# [WHAT TO DO]
Retype the blog post about designing the simplified password hashing API word for word, from its date line through its final sentence.

# [PROVIDED TEXT]
##############################

Friday, November 16, 2012

Designing An API: Simplified Password Hashing

The other day, PHP 5.5 Alpha 1 was released to the public for the first round of testing the new features that are coming out. One of those new features is the Simplified Password Hashing API that I proposed (and was accepted). I have received a lot of feedback and criticism of the new API in the months since it's been committed. I figured now that Alpha 1 is out and people can play with it, I should respond to some of those items, and give a little bit more insight into why it was built the way it was...

The Backstory

When I was working on trying to come up with the API, I had a few goals in mind. Those goals (in no particular order) were:

  • Easy to use - Meaning that an average junior developer would understand how to use it.
  • Support the 99% use-case - It shouldn't try to be all things to everyone, just solve the baseline common need.
  • Forward compatible - The API shouldn't have to change if requirements and algorithms change in the future.
  • Secure - Obvious
These were the primary design goals that I had when working on this. There are others that were secondary, but I felt that these 4 summed up the goals of the project.

##############################

# [DATASET]
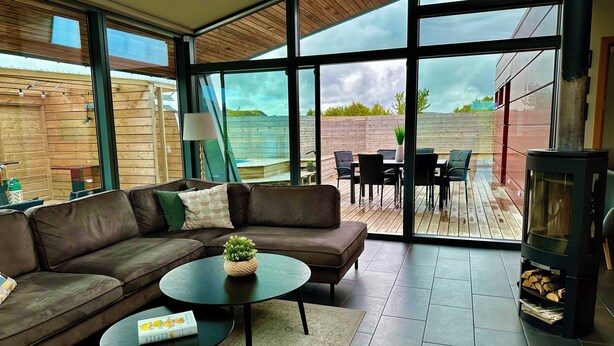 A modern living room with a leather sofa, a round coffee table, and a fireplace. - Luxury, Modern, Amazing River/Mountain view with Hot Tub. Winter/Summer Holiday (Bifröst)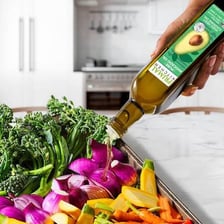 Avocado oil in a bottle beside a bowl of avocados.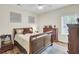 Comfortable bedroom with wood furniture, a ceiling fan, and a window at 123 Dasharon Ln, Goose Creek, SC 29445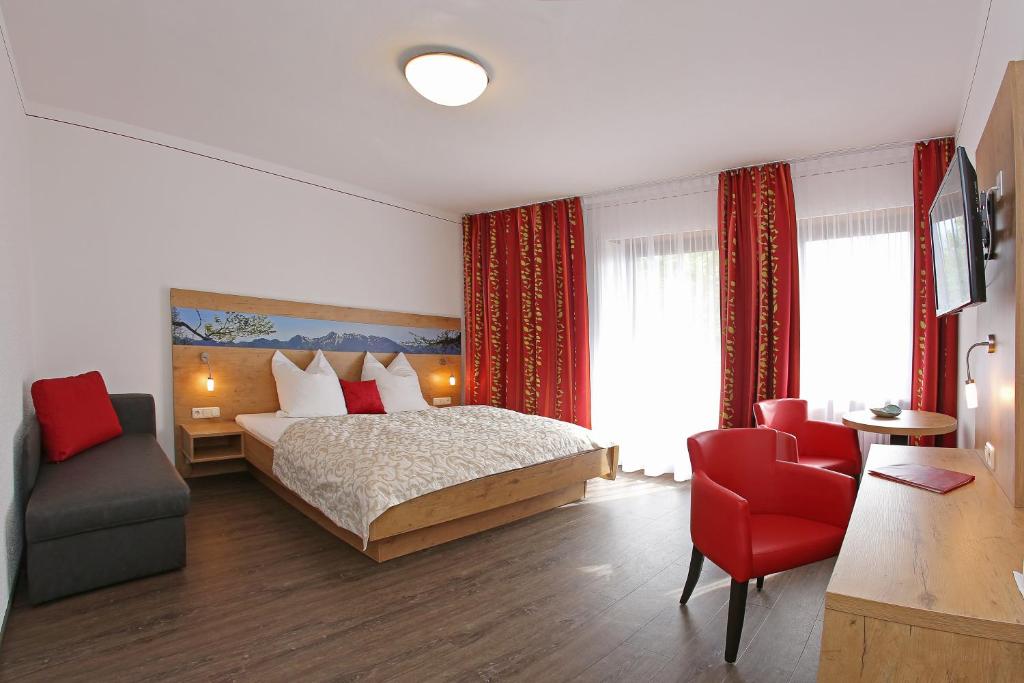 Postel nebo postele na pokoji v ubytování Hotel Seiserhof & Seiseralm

##############################

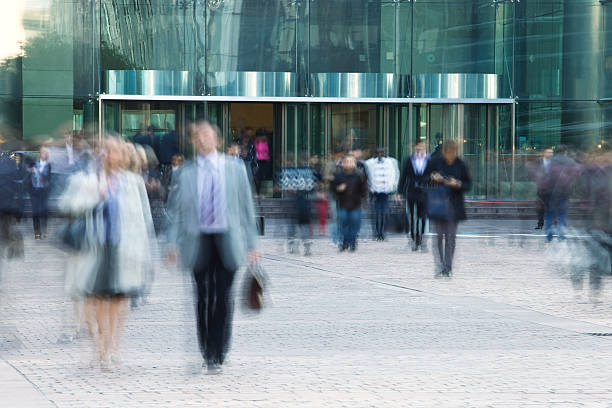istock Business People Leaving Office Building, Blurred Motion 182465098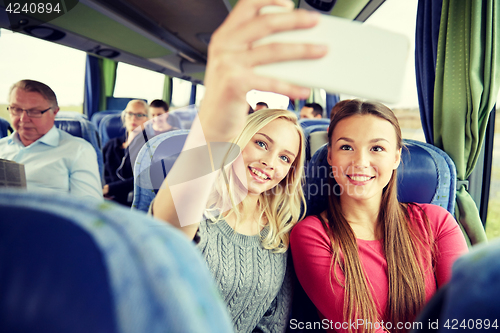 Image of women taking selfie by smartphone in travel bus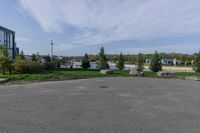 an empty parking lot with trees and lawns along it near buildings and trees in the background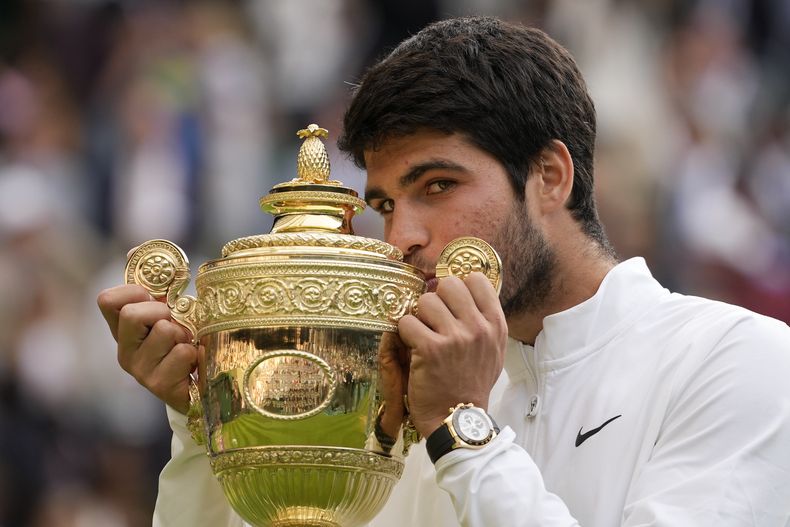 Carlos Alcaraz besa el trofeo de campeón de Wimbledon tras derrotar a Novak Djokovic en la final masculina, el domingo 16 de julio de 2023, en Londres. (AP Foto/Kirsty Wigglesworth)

##############################

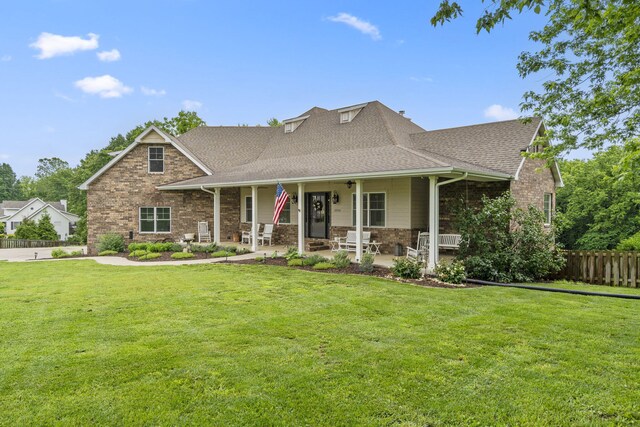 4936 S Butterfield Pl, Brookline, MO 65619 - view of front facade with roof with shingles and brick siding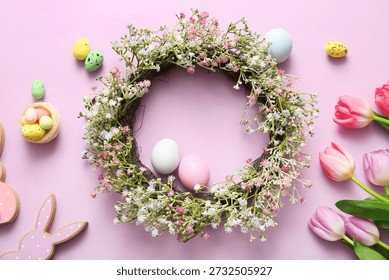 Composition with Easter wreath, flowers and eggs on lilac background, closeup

##############################

# [OUTPUT]
Friday, November 16, 2012

Designing An API: Simplified Password Hashing

The other day, PHP 5.5 Alpha 1 was released to the public for the first round of testing the new features that are coming out. One of those new features is the Simplified Password Hashing API that I proposed (and was accepted). I have received a lot of feedback and criticism of the new API in the months since it's been committed. I figured now that Alpha 1 is out and people can play with it, I should respond to some of those items, and give a little bit more insight into why it was built the way it was...

The Backstory

When I was working on trying to come up with the API, I had a few goals in mind. Those goals (in no particular order) were:

  • Easy to use - Meaning that an average junior developer would understand how to use it.
  • Support the 99% use-case - It shouldn't try to be all things to everyone, just solve the baseline common need.
  • Forward compatible - The API shouldn't have to change if requirements and algorithms change in the future.
  • Secure - Obvious
These were the primary design goals that I had when working on this. There are others that were secondary, but I felt that these 4 summed up the goals of the project.